The stakes are high as the last time he was there (Volume 1) he had an encounter with a demon that lead to him showing off a bit and angering Lucifer so he goes in expecting to find a seriously pissed off Satan waiting for him.  He is shocked to find Hell all but empty and Lucifer closing all the gates explaining that he's done with the whole thing.  Why?  Well, seems he didn't really like the role that his creator put him in and after so much time was tired of it all so he decided to turn in his wings and try spending some time on earth, taking a vacation from the whole thing.  Why Dream coming to spring his ex from the eternal slammer catalyzes this departure I couldn't say, but Destiny seems to know.  Lucifer hands Dream the key to hell before his departure, leaving our MC with a lot more than he bargained for.

Demons, Fairies, Order and Chaos, Odin and his sons and a pair of angels from heaven come knocking on his door as soon as he's arrived back in the dreaming (his kingdom) pursuing various goals, most surrounding a quest to obtain the key and use it for their own ends.  There's never been a piece of real estate more sought after and the stakes are pretty high, especially since one of the demons kidnapped the ex-girlfriend Dream had sought in the first place.

A banquet is held and then Dream invites each visitor to talk with him one on one plead their case.  These characters come from a pantheon of myths, archaic scriptures, and other comics and point to so many other series I couldn't name them all.  Each one is pretty fascinating in their own right and I found myself feeling poorly read for having little to no prior knowledge of them- but I get the feeling someone well-versed in mythology would be giddy with all the references.

A free-standing chapter shows the devastating consequences of hell's now homeless damned returning to earth and provides us with the title of this tome by way of the mist that covers everything with all these spirits roaming around wreaking havoc on the living and giving Death so much work she can't keep up with it.
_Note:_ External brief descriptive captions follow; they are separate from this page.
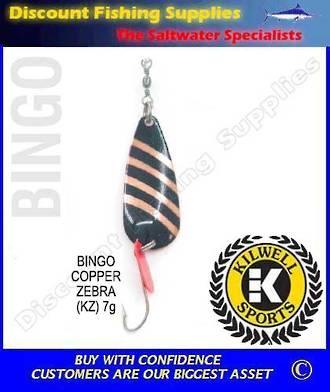 Kilwell Spinner - Bingo Copper Zebra 7g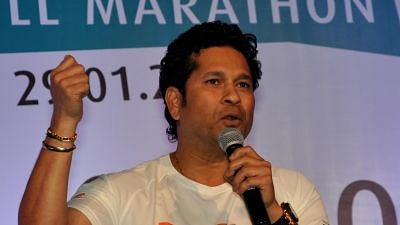 यशपाल शर्मा के निधन पर सचिन ने शोक व्यक्त किया, बोले भारतीय क्रिकेट में उनके योगदान को हमेशा याद किया जाएगा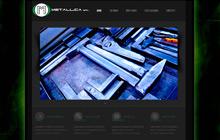 metallica_cliente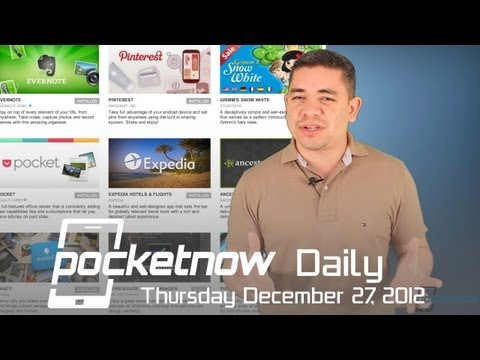 Apple-Intel iWatch Rumors, Toshiba Lytro Smartphone, Windows RT on the HD2 & More – Pocketnow Daily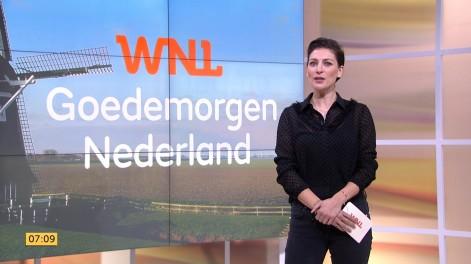 cap_Goedemorgen Nederland (WNL)_20171204_0707_00_02_11_33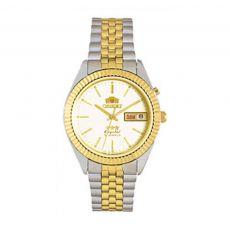 Relógio Orient automático 469ed1 s1ks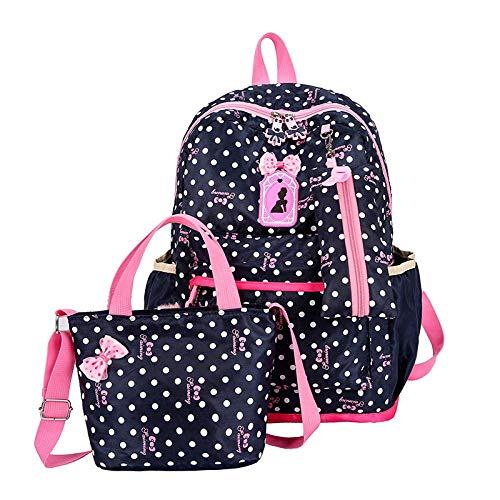DAGUAI Casual Zaino Lunch Bag Tre Pezzi Pen Rosa Multi-Function Luce Impermeabile Multi-Tasca di Viaggio for Picnic Adatto ai Ragazze e Bambini-Navy Blue (Color : Navy Blue)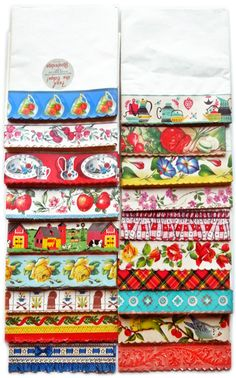 Royledge vintage shelf lining paper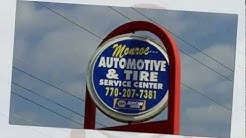 Coupons for Oil Changes, brakes, wheel alignment, Monroe, Ga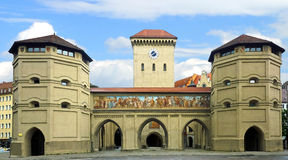 Historic gate in the old town of munich Stock Image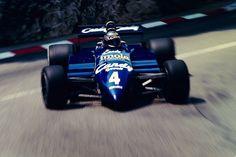 Brian Henton, Tyrrell, Monaco Grand Prix 1982.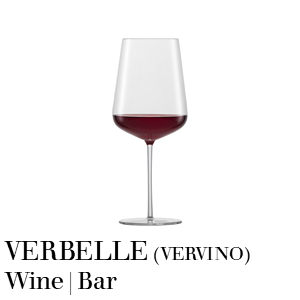 Zwiesel Glas Professional VERBELLE Place Holder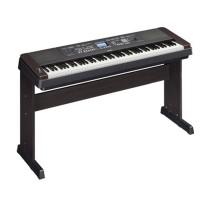 Yamaha Digital Piano - DGX 650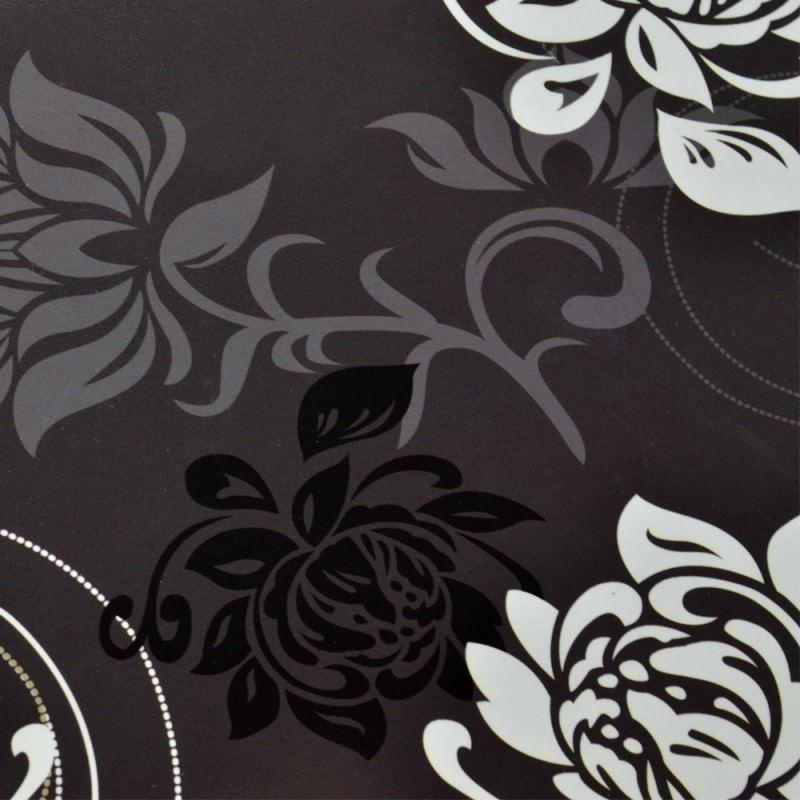 carcasa-1-cd-dvd--piele-eco--model-floral-negru-52319-3-1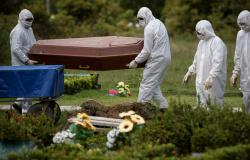 Mortes por Covid-19 aumentam 241% em uma semana na Capital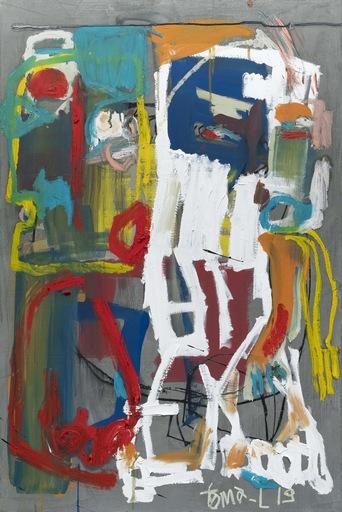Thomas LABARTHE - Painting - Little wood trash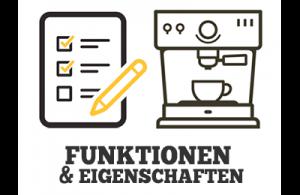 Funktionen & Eigenschaften beim Kaffeevollautomaten Illustration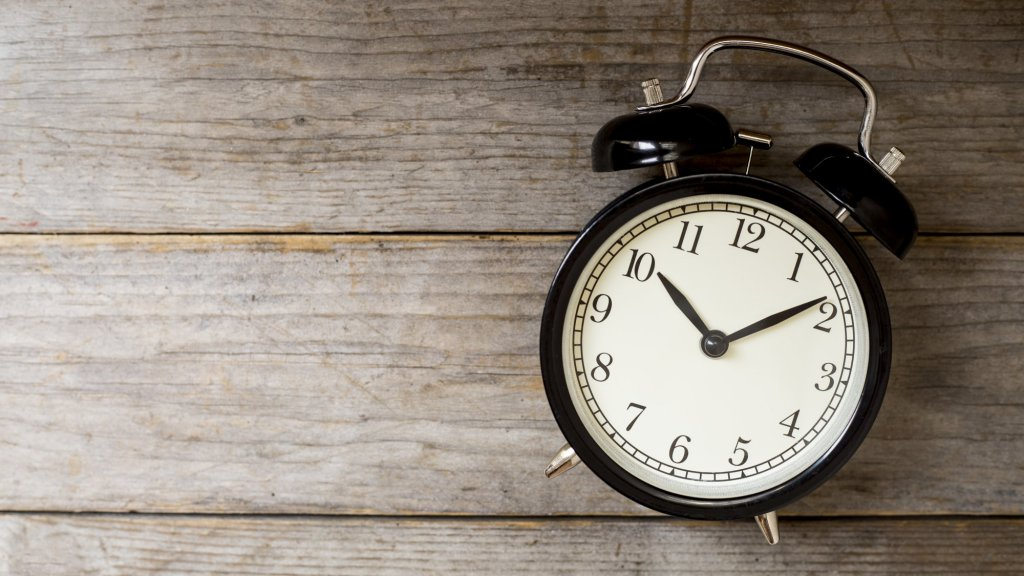 The Real Cost of Time (and How to Create More of It)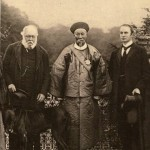 Li Hongzhang (Earl Li), the most important reformer to serve Cixi.  In Britain in 1896, with Lord Salisbury, British Prime Minister (on the left), and Lord Curzon (on the right).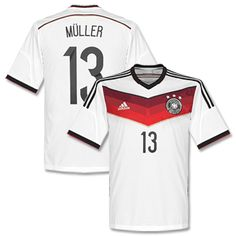 c80c2944f 27 Amazing Germany soccer jersey - 2014 World Cup images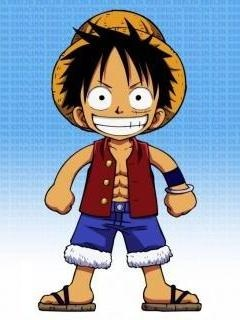 Chibi Luffy One Piece Vector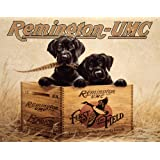 Remington Finder's Keepers Tin Sign 16 x 13in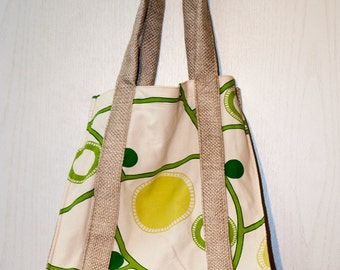 Reusable Shopping Bag, Tote bag, Beach bag, Grocery bag, Made in Norway, le tote bag.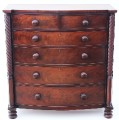 Antique large Georgian Regency 19C mahogany bow front chest of drawers Trafalgar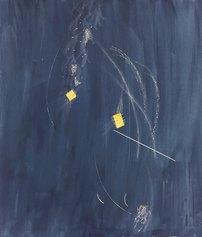 Virginia Carbonelli - giallo nel blu con scintille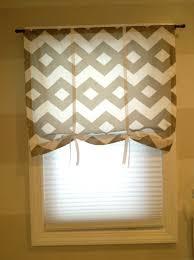 best curtains for bathroom window home design ideas best curtains for bathroom window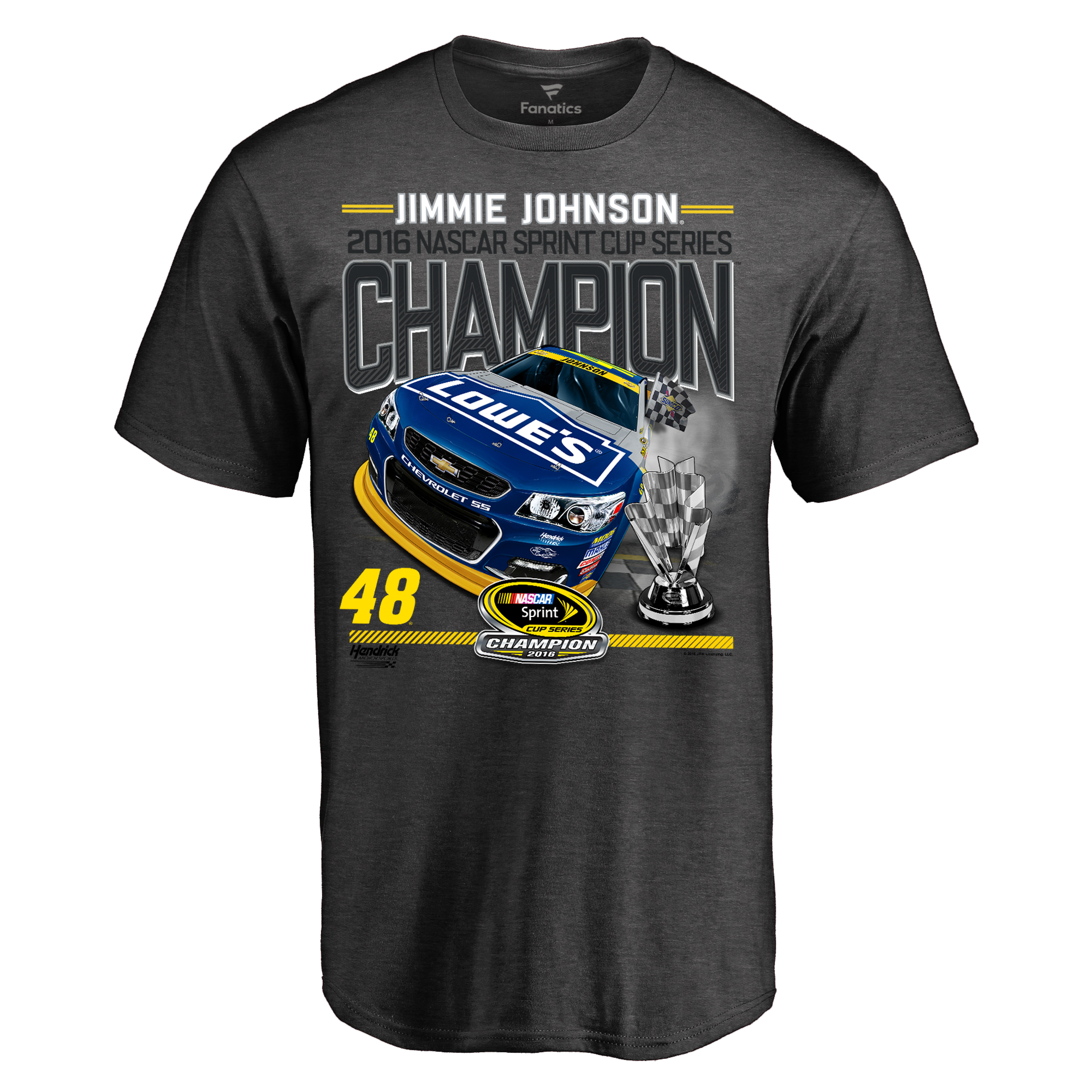 Jimmie Johnson 2016 Sprint Cup Champion Official T-Shirt - Heathered Gray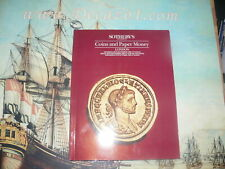 Sotheby's London.1988 Coins and Paper Money. 200 extremely fine Roman Gold coins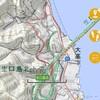 しまなみ海道,道後温泉:徒歩旅&ヒッチハイク旅 part 4 生口島
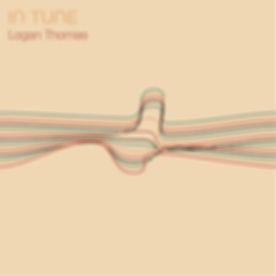 single cover-01 (1).jpg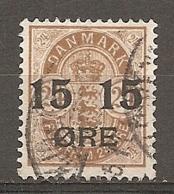 Yv. DK  N°  42   (o) 15o S 24o   Cote  6 Euro BE    2 Scans - 1864-04 (Christian IX)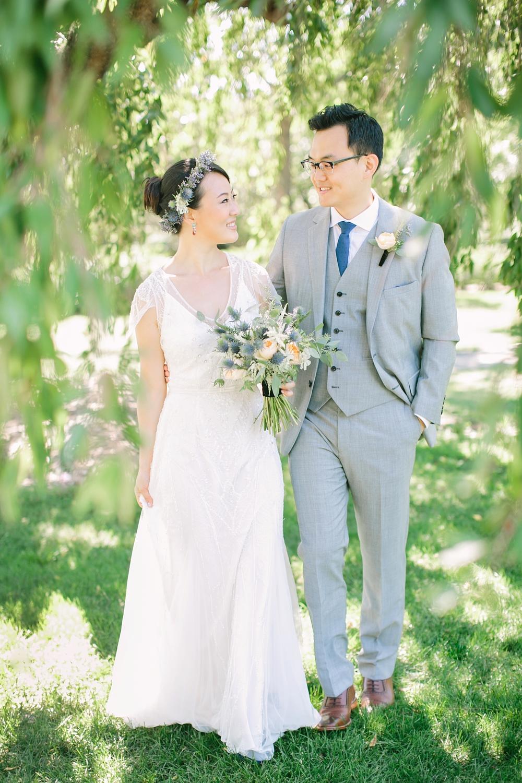 brooklyn_botanic_garden_wedding_photos_0040.jpg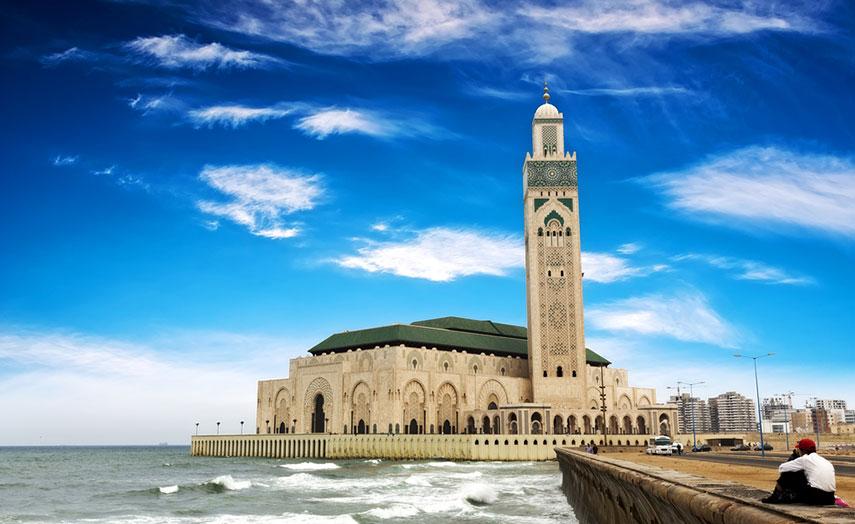 Casablanca Urlaub buchen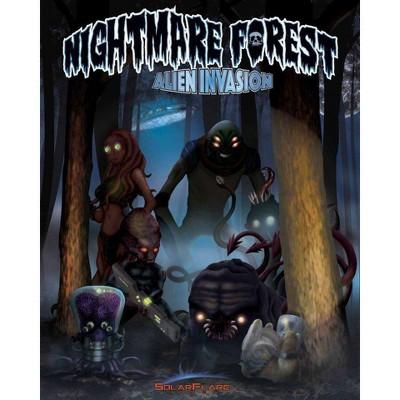 Nightmare Forest - Alien Invasion Board Game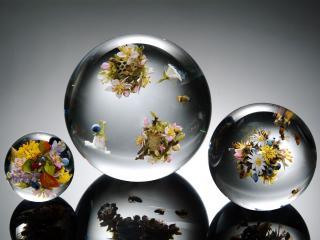 обои Три шара с цветами фото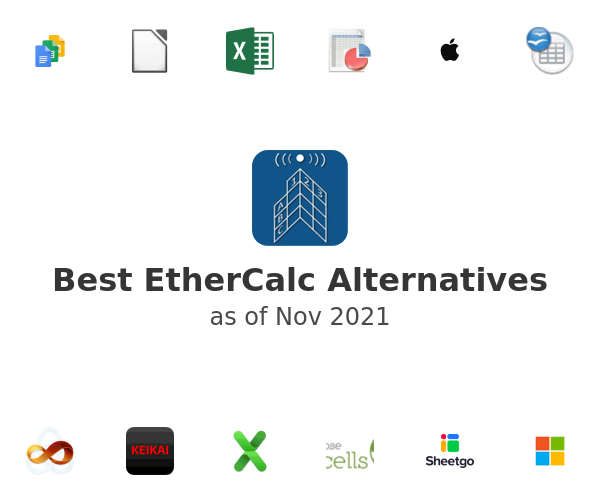 Best EtherCalc Alternatives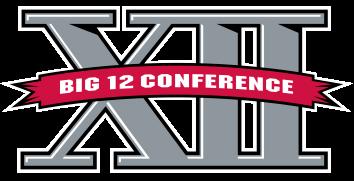 big_12_conference_logo-svg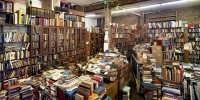 McLeod´s Books, Vancouver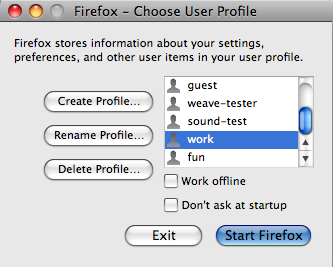 Better mental hygene with Firefox profiles | Not The User's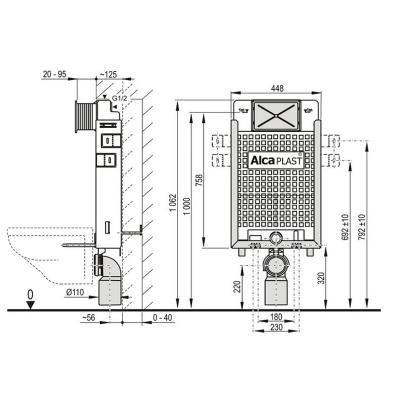 Instalační set AlcaPLAST A115+M70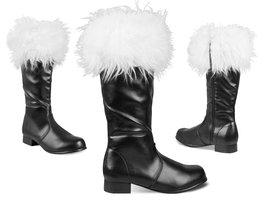 Kerstman laarzen zwart rubber met witte pluche rand.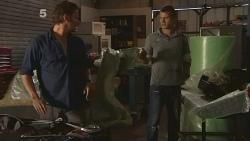 Lucas Fitzgerald, Mark Brennan in Neighbours Episode 6108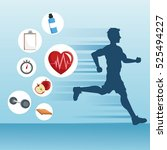 man running and icon set of... | Shutterstock .eps vector #525494227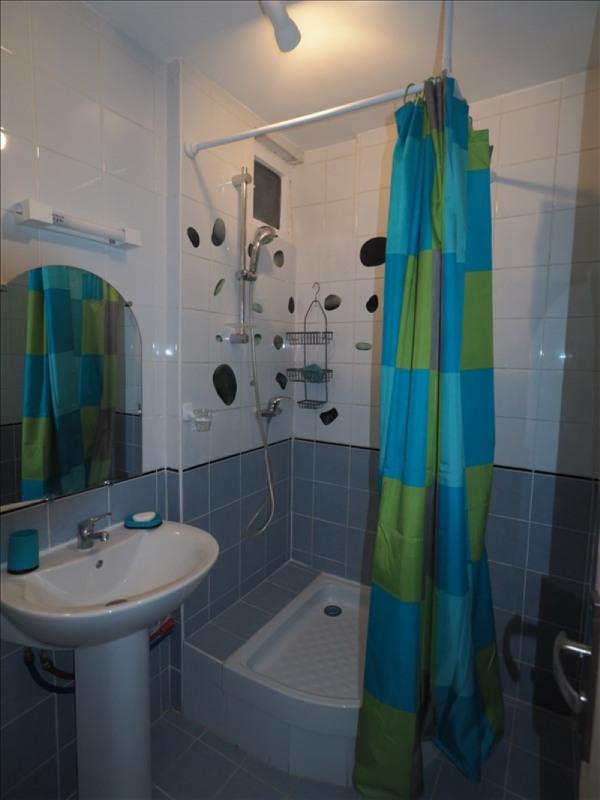 Rental apartment Manosque 595€ CC - Picture 7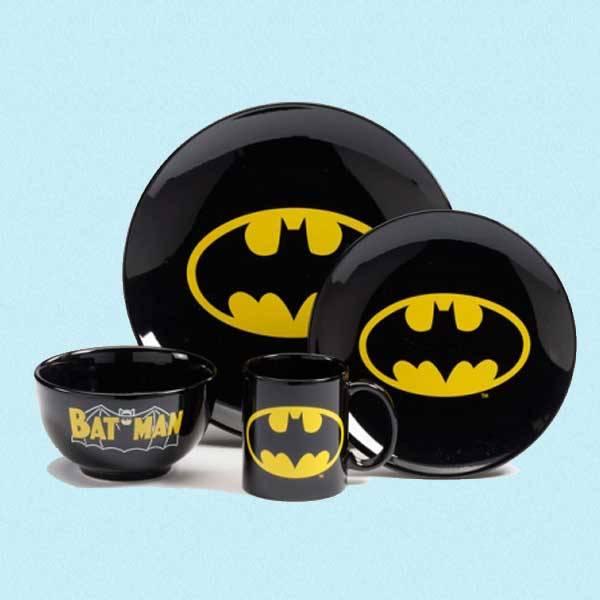 Batman middagsett 4 deler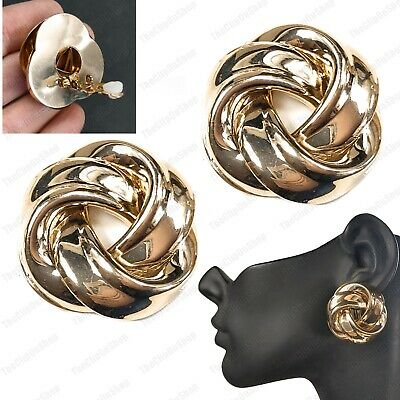 £3.99 • Buy CLIP ON Large KNOT EARRINGS Retro Vintage Clips GOLD TONE Big 30mm NON-PIERCED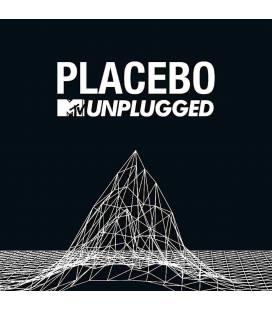 Mtv Unplugged (Vinilo)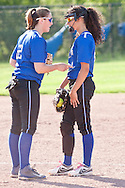 Middletown, New York - Middletown plays Kingston High School in a varsity girls' softball game on May 19, 2014.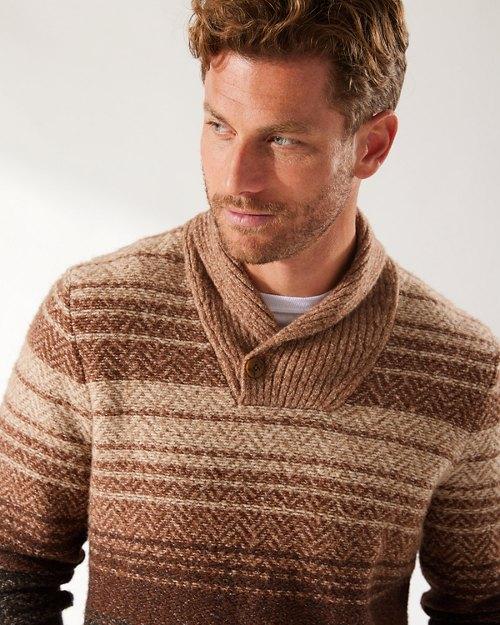 Newcastle Beach Shawl Sweater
I found myself wanting more detail about this particular element of things and I hope future volumes will at least reference it.

Back in the dreaming Morpheus is sparred the ultimate decision, thankfully for him, when the angels observing everything get an order from the almighty to take over in Lucifer's place since he wants people from his organization to continue running things.  A final encounter with the demon who kidnapped Dream's ex proves anticlimactic and he has a final goodbye with her during which we find out that she was kept prisoner not by his will but by the same internal belief that kept all the other souls there: the idea that they deserve it.

From a theological perspective this was the most fascinating concept of the whole thing- seeing Lucifer as a rather simple angel waiting for his creator to allow him to leave rather than an all-powerful tyrant happily torturing the occupants of his kingdom and seeking out souls "like a fishwife come market day" as he explains it.  The chapter in which Lucifer tells of his downfall and time in hell is by far the best one of the entire volume and I find myself seriously thinking about looking into the Lucifer series once I'm done with this one.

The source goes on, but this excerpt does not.